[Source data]
※

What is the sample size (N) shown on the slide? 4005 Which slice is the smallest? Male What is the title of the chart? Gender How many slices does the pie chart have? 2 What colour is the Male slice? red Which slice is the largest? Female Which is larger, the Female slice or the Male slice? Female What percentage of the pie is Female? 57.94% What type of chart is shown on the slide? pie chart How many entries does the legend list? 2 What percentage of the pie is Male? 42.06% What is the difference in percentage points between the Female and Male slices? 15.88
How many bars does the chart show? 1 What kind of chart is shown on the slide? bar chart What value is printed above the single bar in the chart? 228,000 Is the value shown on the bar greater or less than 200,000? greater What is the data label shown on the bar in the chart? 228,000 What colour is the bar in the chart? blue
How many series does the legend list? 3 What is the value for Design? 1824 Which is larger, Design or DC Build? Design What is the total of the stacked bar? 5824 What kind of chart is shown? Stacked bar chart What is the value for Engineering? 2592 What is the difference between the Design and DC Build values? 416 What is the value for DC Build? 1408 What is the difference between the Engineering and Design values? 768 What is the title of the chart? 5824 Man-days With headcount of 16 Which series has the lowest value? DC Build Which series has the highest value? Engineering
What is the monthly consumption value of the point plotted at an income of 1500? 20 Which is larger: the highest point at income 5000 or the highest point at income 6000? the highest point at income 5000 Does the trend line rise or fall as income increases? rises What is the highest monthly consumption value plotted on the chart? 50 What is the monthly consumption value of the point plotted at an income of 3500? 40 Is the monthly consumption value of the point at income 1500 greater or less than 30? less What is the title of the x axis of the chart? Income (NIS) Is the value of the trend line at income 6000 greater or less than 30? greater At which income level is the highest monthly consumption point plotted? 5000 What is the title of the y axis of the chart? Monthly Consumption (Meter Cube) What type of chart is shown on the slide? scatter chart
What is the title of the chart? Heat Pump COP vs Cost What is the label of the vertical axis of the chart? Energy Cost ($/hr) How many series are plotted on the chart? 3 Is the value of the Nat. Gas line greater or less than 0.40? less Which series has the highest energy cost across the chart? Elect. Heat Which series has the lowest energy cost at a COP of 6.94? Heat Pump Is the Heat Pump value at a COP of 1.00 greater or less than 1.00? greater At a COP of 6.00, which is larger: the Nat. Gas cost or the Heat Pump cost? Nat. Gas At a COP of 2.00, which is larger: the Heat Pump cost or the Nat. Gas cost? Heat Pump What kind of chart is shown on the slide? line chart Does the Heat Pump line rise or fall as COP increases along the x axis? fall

※

▸ Required work: Copy every line of the source data above word for word, without changing anything.

▸ Solution for this task:
What is the sample size (N) shown on the slide? 4005 Which slice is the smallest? Male What is the title of the chart? Gender How many slices does the pie chart have? 2 What colour is the Male slice? red Which slice is the largest? Female Which is larger, the Female slice or the Male slice? Female What percentage of the pie is Female? 57.94% What type of chart is shown on the slide? pie chart How many entries does the legend list? 2 What percentage of the pie is Male? 42.06% What is the difference in percentage points between the Female and Male slices? 15.88
How many bars does the chart show? 1 What kind of chart is shown on the slide? bar chart What value is printed above the single bar in the chart? 228,000 Is the value shown on the bar greater or less than 200,000? greater What is the data label shown on the bar in the chart? 228,000 What colour is the bar in the chart? blue
How many series does the legend list? 3 What is the value for Design? 1824 Which is larger, Design or DC Build? Design What is the total of the stacked bar? 5824 What kind of chart is shown? Stacked bar chart What is the value for Engineering? 2592 What is the difference between the Design and DC Build values? 416 What is the value for DC Build? 1408 What is the difference between the Engineering and Design values? 768 What is the title of the chart? 5824 Man-days With headcount of 16 Which series has the lowest value? DC Build Which series has the highest value? Engineering
What is the monthly consumption value of the point plotted at an income of 1500? 20 Which is larger: the highest point at income 5000 or the highest point at income 6000? the highest point at income 5000 Does the trend line rise or fall as income increases? rises What is the highest monthly consumption value plotted on the chart? 50 What is the monthly consumption value of the point plotted at an income of 3500? 40 Is the monthly consumption value of the point at income 1500 greater or less than 30? less What is the title of the x axis of the chart? Income (NIS) Is the value of the trend line at income 6000 greater or less than 30? greater At which income level is the highest monthly consumption point plotted? 5000 What is the title of the y axis of the chart? Monthly Consumption (Meter Cube) What type of chart is shown on the slide? scatter chart
What is the title of the chart? Heat Pump COP vs Cost What is the label of the vertical axis of the chart? Energy Cost ($/hr) How many series are plotted on the chart? 3 Is the value of the Nat. Gas line greater or less than 0.40? less Which series has the highest energy cost across the chart? Elect. Heat Which series has the lowest energy cost at a COP of 6.94? Heat Pump Is the Heat Pump value at a COP of 1.00 greater or less than 1.00? greater At a COP of 6.00, which is larger: the Nat. Gas cost or the Heat Pump cost? Nat. Gas At a COP of 2.00, which is larger: the Heat Pump cost or the Nat. Gas cost? Heat Pump What kind of chart is shown on the slide? line chart Does the Heat Pump line rise or fall as COP increases along the x axis? fall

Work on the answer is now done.